A la tarde conversamos. Quiere, por enésima vez, el cuento de “el individuo”. Ahí va. Durante una buena parte de mi vida Lawton fue mi patria chica. Milagros 60 entre Delicias y Buenaventura. Con esos nombres de las calles, quién no quisiera vivir allí, me dijo una vez Cortázar. La ventana del dormitorio daba al patio de un círculo infantil. Más que molesta, la algarabía de los niños a ciertas horas le daba vidilla al lugar. No podía verlos, sólo escucharlos. Había un alumno al que las seños regañaban constantemente; lo llamaban “el individuo”. Andaba siempre a su aire, y pocas veces se sumaba a los juegos colectivos. Fue memorable el día que una comitiva “de nivel” visitó el centro. “El individuo” se saltó el protocolo, agarró un velocípedo, y empezó a competir con él mismo entre las piernas de los dignatarios asombrados que intentaban escuchar los discursos; el niño rugía y se atoraba como una moto rusa. Una tarde me subí a una silla y pude verlo. Tenía espejuelos y el pelo crespo; le faltaba un diente frontal. Las seños cantaban salsa erótica: “con cara de niño y alma de hombre”, “devórame otra vez”. “El individuo” contaba piedrecitas, no se incorporaba al coro. Cada vez que escucho a los puertorriqueños Lalo Rodríguez y Jerry Rivera recuerdo su figura menuda y simpática. ¿Qué habrá sido de él?  ¿Se habrá integrado al grupo? ¿El grupo habrá terminado por aceptarlo?

Después del noticiero de la noche hacemos caminata nocturna. Escogemos al azar una de las desoladas calles de El Vedado. Hay viento fresco. Se siente el aroma de las picualas. Cuando estamos a punto de la hipoxia, sacamos la nariz, como los caimanes y las focas. Nadie nos ve.

A las nueve la gente sale a los portales y balcones a aplaudir. No ha decrecido el entusiasmo desde que se lanzara la consigna de reconocer a los médicos y, con ellos, a todos los trabajadores de la salud, primera línea de fuego en esta batalla a muerte con la muerte. Una mujer blanca, los brazos en cruz, canta un himno religioso dedicado a Yemayá. Pide a la diosa que eche todo lo malo al mar. Caminamos en silencio; yo, tratando de ubicar el himno, que parece de los “violines” que se dan a los santos; ella va sobrecogida, no ha logrado superar cierto temor a esas manifestaciones de religiosidad popular. Tema para conversaciones futuras.
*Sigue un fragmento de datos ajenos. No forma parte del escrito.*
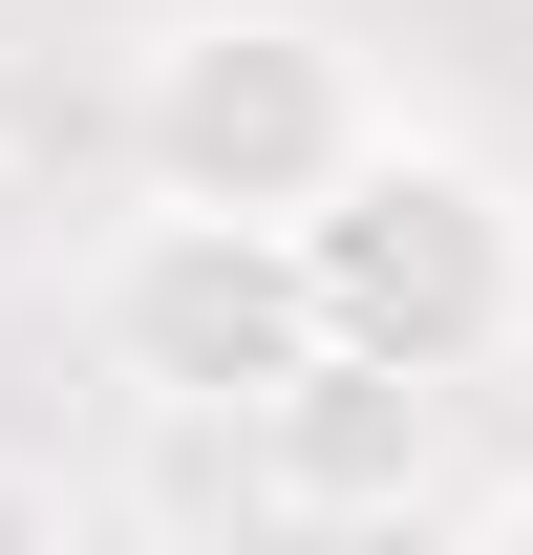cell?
Instances as JSON below:
<instances>
[{
	"label": "cell",
	"instance_id": "cell-1",
	"mask_svg": "<svg viewBox=\"0 0 533 555\" xmlns=\"http://www.w3.org/2000/svg\"><path fill=\"white\" fill-rule=\"evenodd\" d=\"M385 129H405V107L363 86V43L299 22V0H193V22H150V65H129L150 214H257V235H299Z\"/></svg>",
	"mask_w": 533,
	"mask_h": 555
},
{
	"label": "cell",
	"instance_id": "cell-2",
	"mask_svg": "<svg viewBox=\"0 0 533 555\" xmlns=\"http://www.w3.org/2000/svg\"><path fill=\"white\" fill-rule=\"evenodd\" d=\"M299 278H321V343L405 363V385H491L533 343V193L469 171V150H427V129H385L299 214Z\"/></svg>",
	"mask_w": 533,
	"mask_h": 555
},
{
	"label": "cell",
	"instance_id": "cell-3",
	"mask_svg": "<svg viewBox=\"0 0 533 555\" xmlns=\"http://www.w3.org/2000/svg\"><path fill=\"white\" fill-rule=\"evenodd\" d=\"M107 363H129L150 406H193V427H257L277 385L321 363L299 235H257V214H150L129 257H107Z\"/></svg>",
	"mask_w": 533,
	"mask_h": 555
},
{
	"label": "cell",
	"instance_id": "cell-4",
	"mask_svg": "<svg viewBox=\"0 0 533 555\" xmlns=\"http://www.w3.org/2000/svg\"><path fill=\"white\" fill-rule=\"evenodd\" d=\"M448 406L469 385H405V363L321 343L257 427H235V491H257L277 534H427V513H448Z\"/></svg>",
	"mask_w": 533,
	"mask_h": 555
},
{
	"label": "cell",
	"instance_id": "cell-5",
	"mask_svg": "<svg viewBox=\"0 0 533 555\" xmlns=\"http://www.w3.org/2000/svg\"><path fill=\"white\" fill-rule=\"evenodd\" d=\"M427 555H533V470H491V491H448V513H427Z\"/></svg>",
	"mask_w": 533,
	"mask_h": 555
},
{
	"label": "cell",
	"instance_id": "cell-6",
	"mask_svg": "<svg viewBox=\"0 0 533 555\" xmlns=\"http://www.w3.org/2000/svg\"><path fill=\"white\" fill-rule=\"evenodd\" d=\"M0 555H86V513H65L43 470H22V449H0Z\"/></svg>",
	"mask_w": 533,
	"mask_h": 555
}]
</instances>
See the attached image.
Amamos El Vedado, sus aceras arboladas, las casas vetustas que resurgen con garbo apenas se les “pasa la mano”. Aquí hemos vivido momentos trascendentales en distintas épocas antes de que nuestras historias personales se encontraran.

Hay gatos por todas partes, cientos. Saltan de los contenedores de basura. Uno es tuerto, otro tiene la cola rota; son gladiadores de la noche. Ella, una experta también en esto, me va señalando las razas, los colores más extraños; los clasifica por sexos. Los gatos son dueños de La Habana a esta hora. Cada vez están más desinhibidos. “Más parejeros”, diría mi madre, que vuelve a cruzarse.

De regreso a la casa hacemos el resumen del día, que a los dos nos ha gustado. “Podría pasarme la vida escuchando esa música”, dice ella. “¿U2?”, pregunto. “No, Pablo, la trova tradicional, el filin”. Aún nos estamos conociendo, pienso. Y me alegro. Que el misterio no termine.